> **Aşağıdakileri tamamlayın**:
- 1) Atatürk'ün Osmanlı'ya bakışını anlatan metne göre Afet İnan, Atatürk'ün kimlerin anıtlarının yapılmasını istediğini söyler?
- 2) Atatürk'ün Osmanlı devlet adamlarına bakışını anlatan metni, son cümlesinden sonrasını yazarak sürdürün.

> **Verilen metin**:
Son zamanlarda sık sık Atatürk döneminde Osmanlı’nın karalandığı ve ecdadımıza hak ettiği değerin verilmediği dile getiriliyor. Oysa gerçeğin böyle olmadığı, dönemin tanığı ve Atatürk’ün manevi kızı Prof. Dr. Afet İnan bizzat anlatıyor. İşte onun kaleminden Atatürk’ün Osmanlı devlet adamı ve o dönemin önemli şahsiyetlerine bakışı:
Atatürk’ün manevi kızı, tarih çalışmalarında sağ kolu ve TTK kurucularından Prof. Dr. Afet İnan, Atatürk’ün Osmanlı İmparatorluğu’nun kurucu liderlerinden ve Türklüğe büyük katkıları olan padişah ve önemli isimlerin anıtlarının yapılmasını istediğini anlatır. İnan, bu konuda şunları söyler:
“Kemal Atatürk devri, güzel sanatların her şubesinin gelişmesine önem vermiş olarak tarihimize geçecektir. Ancak, yine bu vesile ile Atatürk’ün kimlerin heykel ve abidelerinin yapılmasını telkin ettiğini açıklamak isterim.

> **İncelenecek veriler**:

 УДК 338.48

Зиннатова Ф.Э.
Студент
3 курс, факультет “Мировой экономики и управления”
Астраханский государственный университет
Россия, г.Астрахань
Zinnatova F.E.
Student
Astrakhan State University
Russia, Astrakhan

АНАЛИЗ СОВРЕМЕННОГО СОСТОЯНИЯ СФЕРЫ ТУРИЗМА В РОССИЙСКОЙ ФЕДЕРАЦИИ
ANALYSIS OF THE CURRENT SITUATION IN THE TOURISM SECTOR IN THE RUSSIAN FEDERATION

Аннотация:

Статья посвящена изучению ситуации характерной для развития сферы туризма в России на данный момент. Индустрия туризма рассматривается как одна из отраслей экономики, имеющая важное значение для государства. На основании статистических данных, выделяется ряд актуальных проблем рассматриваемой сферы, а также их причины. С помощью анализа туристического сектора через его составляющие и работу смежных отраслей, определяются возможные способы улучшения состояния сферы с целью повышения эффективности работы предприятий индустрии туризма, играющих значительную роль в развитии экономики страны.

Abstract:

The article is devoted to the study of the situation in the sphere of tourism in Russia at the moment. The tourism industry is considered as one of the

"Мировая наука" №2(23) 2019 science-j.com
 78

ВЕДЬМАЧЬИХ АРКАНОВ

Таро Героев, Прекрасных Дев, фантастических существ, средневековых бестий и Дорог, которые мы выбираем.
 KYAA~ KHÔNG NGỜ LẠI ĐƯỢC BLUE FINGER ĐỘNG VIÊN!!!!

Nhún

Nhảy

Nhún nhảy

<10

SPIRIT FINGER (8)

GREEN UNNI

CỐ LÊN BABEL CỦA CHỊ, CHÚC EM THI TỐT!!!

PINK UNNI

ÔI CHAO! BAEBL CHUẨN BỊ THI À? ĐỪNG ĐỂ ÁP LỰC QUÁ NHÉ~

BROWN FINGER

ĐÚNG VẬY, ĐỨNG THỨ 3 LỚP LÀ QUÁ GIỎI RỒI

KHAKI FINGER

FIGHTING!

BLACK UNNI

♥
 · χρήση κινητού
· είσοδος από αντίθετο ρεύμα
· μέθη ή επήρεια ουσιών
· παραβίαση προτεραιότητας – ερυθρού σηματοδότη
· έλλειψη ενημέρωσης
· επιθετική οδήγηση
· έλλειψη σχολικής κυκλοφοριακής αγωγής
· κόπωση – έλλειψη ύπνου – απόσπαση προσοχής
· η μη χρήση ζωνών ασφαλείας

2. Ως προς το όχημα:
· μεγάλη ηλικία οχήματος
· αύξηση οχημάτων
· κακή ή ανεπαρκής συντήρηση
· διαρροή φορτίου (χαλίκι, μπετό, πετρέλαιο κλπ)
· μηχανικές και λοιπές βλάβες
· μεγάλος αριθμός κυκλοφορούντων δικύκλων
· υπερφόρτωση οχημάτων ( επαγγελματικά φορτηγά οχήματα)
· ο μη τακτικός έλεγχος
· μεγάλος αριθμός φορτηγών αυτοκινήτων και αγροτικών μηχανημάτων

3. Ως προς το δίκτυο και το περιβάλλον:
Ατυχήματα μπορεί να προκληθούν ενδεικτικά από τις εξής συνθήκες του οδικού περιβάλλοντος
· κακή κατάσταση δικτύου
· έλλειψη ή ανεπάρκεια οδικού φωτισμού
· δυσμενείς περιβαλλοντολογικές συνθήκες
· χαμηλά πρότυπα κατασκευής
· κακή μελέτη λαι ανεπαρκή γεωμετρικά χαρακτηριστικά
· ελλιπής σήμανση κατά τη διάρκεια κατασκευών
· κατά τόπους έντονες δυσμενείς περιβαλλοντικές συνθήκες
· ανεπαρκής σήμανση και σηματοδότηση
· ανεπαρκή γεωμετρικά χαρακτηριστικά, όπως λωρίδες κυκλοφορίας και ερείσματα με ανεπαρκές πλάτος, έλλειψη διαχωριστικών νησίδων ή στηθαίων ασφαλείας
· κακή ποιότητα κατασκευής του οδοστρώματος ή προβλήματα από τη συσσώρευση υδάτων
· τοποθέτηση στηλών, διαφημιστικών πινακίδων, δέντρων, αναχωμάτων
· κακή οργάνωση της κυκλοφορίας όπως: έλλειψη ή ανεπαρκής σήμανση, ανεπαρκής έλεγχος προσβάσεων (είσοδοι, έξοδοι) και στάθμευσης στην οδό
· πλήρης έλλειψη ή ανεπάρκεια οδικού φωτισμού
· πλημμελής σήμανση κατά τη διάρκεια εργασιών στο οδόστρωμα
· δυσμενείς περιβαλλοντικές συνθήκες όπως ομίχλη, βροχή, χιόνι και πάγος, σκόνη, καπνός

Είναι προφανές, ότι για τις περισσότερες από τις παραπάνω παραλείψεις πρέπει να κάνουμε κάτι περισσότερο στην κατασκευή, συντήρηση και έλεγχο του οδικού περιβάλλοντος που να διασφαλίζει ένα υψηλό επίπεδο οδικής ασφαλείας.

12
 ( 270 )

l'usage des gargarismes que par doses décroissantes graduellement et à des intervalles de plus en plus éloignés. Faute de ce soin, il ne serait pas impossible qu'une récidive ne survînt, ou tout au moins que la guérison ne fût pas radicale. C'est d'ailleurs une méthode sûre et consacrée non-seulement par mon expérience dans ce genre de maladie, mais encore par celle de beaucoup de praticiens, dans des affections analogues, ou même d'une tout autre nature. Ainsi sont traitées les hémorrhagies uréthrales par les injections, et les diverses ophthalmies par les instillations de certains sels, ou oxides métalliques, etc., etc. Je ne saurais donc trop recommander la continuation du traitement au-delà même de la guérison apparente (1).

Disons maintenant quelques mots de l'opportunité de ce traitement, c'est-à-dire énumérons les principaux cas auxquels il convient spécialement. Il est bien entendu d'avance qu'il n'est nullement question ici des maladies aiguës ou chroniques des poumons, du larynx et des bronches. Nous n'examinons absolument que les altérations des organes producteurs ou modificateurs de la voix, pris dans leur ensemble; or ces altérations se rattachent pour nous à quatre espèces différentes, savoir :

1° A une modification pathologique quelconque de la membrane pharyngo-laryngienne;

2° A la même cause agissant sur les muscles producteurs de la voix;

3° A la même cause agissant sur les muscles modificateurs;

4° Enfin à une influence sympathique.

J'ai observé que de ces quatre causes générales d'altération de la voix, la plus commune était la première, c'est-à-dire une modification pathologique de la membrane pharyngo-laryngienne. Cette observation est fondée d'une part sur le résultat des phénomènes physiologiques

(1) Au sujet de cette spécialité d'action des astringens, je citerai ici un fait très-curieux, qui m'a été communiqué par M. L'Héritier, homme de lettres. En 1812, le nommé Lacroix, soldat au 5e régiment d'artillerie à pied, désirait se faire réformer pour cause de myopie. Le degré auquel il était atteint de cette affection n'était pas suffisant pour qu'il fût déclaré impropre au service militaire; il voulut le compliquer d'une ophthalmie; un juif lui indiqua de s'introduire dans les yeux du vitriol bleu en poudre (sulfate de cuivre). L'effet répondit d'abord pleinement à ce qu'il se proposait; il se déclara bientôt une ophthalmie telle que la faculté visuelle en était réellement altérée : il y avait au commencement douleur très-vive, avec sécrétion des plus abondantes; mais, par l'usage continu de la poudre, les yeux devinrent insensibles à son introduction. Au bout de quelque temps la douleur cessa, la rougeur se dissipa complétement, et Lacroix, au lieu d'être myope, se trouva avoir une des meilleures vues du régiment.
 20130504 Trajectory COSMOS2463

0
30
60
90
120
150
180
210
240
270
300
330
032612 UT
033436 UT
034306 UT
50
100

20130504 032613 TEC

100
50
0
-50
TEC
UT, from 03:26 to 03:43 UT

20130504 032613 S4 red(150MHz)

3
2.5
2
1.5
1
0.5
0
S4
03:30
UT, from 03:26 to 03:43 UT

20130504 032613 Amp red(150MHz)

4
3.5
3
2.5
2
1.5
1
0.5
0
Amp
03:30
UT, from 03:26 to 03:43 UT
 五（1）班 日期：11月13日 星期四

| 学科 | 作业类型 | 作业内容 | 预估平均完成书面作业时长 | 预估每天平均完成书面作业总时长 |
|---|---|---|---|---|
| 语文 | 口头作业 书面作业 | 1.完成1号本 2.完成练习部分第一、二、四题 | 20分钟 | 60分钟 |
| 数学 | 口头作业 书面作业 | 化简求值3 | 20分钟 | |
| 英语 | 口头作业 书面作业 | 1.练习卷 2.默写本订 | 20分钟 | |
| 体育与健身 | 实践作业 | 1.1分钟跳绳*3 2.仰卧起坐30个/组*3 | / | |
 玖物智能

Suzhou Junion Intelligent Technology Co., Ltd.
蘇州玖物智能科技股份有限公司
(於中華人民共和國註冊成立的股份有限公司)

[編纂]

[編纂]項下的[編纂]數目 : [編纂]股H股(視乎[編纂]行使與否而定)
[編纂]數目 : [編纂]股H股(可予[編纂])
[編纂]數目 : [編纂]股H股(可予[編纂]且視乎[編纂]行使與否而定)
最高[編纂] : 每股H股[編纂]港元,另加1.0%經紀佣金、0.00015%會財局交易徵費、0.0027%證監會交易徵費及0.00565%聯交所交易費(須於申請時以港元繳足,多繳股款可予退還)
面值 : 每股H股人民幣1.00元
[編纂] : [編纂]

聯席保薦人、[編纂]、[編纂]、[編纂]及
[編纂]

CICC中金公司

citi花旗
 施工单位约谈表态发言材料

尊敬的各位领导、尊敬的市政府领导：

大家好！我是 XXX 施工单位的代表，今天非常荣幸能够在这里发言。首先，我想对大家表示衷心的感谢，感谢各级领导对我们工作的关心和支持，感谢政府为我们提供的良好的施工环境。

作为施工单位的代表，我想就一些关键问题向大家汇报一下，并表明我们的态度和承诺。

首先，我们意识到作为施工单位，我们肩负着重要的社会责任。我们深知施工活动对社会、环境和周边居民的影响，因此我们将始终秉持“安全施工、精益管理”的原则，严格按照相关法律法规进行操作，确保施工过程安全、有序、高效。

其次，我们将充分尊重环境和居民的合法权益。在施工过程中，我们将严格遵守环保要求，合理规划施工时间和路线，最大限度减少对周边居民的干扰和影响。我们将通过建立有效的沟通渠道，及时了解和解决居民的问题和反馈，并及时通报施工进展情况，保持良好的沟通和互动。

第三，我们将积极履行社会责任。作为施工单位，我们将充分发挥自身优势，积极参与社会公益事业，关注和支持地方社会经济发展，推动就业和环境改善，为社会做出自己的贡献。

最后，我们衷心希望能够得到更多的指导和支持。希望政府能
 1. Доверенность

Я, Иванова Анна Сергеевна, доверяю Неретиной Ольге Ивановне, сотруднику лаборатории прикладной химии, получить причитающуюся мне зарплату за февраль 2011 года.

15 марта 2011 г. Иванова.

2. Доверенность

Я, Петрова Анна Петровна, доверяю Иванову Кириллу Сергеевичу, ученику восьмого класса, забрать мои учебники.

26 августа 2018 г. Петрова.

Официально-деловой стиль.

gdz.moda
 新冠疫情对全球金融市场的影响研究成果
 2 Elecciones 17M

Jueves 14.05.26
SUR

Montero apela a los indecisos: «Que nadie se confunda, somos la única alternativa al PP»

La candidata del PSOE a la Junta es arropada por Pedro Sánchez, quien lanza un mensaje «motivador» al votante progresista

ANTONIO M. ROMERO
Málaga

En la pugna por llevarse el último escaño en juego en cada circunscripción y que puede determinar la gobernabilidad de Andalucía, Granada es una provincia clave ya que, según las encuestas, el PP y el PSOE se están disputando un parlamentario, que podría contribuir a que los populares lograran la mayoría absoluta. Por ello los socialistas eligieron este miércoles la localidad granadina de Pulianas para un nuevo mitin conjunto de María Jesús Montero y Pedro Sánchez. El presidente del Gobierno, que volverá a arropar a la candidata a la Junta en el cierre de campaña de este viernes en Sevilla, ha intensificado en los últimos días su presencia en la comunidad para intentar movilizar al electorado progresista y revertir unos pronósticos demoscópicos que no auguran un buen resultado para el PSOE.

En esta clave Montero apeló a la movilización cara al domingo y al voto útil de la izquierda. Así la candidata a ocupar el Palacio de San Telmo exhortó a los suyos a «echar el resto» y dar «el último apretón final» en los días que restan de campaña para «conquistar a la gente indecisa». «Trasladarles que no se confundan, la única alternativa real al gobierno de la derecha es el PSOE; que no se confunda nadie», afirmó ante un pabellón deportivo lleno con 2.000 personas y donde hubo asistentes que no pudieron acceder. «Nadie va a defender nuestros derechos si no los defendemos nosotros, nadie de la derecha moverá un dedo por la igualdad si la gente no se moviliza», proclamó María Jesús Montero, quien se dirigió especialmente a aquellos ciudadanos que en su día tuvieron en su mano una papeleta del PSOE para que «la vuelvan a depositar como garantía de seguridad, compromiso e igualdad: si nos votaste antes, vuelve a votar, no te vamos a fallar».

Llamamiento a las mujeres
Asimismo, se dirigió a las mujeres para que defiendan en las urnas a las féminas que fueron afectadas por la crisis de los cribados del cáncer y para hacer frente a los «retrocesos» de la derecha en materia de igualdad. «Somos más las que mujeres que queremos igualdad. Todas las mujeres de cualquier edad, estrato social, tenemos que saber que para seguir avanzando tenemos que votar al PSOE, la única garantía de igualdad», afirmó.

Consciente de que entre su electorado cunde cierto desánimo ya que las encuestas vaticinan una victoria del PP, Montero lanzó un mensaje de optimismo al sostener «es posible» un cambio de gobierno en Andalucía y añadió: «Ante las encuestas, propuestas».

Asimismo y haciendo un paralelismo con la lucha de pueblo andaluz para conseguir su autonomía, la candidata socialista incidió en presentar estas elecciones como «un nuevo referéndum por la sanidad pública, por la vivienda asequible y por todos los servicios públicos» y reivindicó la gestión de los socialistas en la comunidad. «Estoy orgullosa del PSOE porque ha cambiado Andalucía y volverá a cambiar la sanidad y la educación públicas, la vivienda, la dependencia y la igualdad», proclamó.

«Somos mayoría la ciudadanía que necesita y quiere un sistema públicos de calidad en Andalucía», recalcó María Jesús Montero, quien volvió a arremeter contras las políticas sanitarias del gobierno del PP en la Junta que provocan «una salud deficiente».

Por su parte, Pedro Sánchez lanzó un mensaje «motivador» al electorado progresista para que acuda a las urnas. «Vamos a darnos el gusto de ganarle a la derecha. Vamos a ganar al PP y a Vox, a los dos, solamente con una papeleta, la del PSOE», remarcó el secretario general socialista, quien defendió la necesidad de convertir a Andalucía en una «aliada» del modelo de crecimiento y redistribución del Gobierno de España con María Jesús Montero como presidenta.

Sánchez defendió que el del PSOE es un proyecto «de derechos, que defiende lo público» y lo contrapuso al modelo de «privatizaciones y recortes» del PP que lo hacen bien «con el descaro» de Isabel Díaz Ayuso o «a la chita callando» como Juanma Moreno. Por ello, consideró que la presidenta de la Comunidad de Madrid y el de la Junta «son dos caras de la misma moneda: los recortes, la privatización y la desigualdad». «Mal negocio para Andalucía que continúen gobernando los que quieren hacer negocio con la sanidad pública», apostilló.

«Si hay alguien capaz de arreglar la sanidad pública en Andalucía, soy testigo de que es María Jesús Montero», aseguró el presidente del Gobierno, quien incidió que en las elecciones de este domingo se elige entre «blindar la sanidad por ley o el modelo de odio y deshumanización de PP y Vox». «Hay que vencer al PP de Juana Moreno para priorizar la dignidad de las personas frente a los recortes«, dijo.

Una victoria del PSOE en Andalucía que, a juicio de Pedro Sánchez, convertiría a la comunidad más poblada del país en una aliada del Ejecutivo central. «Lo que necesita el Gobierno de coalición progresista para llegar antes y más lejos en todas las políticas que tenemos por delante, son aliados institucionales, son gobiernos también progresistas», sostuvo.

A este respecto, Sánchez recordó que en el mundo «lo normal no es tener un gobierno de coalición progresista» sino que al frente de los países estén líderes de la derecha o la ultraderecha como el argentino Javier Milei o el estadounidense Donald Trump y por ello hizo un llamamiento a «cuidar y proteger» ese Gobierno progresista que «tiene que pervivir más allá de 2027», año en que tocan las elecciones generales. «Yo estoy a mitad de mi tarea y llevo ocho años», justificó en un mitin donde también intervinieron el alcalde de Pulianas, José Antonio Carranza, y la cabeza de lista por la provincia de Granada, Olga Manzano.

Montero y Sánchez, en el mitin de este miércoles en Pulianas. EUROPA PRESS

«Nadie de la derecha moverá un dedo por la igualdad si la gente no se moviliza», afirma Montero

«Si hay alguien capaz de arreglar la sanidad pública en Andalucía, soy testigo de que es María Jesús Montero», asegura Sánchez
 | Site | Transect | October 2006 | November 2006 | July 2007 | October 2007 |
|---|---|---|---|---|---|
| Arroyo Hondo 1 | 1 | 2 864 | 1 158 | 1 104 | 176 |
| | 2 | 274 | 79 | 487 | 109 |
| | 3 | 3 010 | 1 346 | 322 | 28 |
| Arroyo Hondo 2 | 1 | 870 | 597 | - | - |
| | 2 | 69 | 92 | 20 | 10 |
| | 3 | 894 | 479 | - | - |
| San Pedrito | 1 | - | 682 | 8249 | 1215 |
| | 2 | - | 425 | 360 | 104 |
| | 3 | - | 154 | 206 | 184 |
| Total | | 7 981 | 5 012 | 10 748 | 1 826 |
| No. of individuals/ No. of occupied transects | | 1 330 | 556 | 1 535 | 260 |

> **Yanıt listesi**:
- 1) Osmanlı İmparatorluğu'nun kurucu liderlerinin ve Türklüğe büyük katkıları olan padişahlarla önemli isimlerin anıtlarının yapılmasını istediğini söyler.

- 2)
Atatürk tarih tetkikleri yapan ve buna önem veren bir insandı. Bir devlet adamı olduğu düşünülünce onu sadece siyasi ve askeri tarihlerle uğraştığı ve o sahalarda yetişmiş insanların tanınmasını ve hatta heykellerinin yapılmasını istemiş olduğu düşünülebilir. Bu cihet de doğrudur. Meselâ İstanbul’da Fatih’in, Kanuni Sultan Süleyman’ın ve diğer Türklüğe şeref getirmiş Osmanlı devlet adamlarının heykel ve abidelerini görmeyi arzulamıştır. Nitekim kendi zamanında büyük denizci Barbaros Hayreddin’in İstanbul’da dikilecek heykeline hususi ilgi göstermiştir.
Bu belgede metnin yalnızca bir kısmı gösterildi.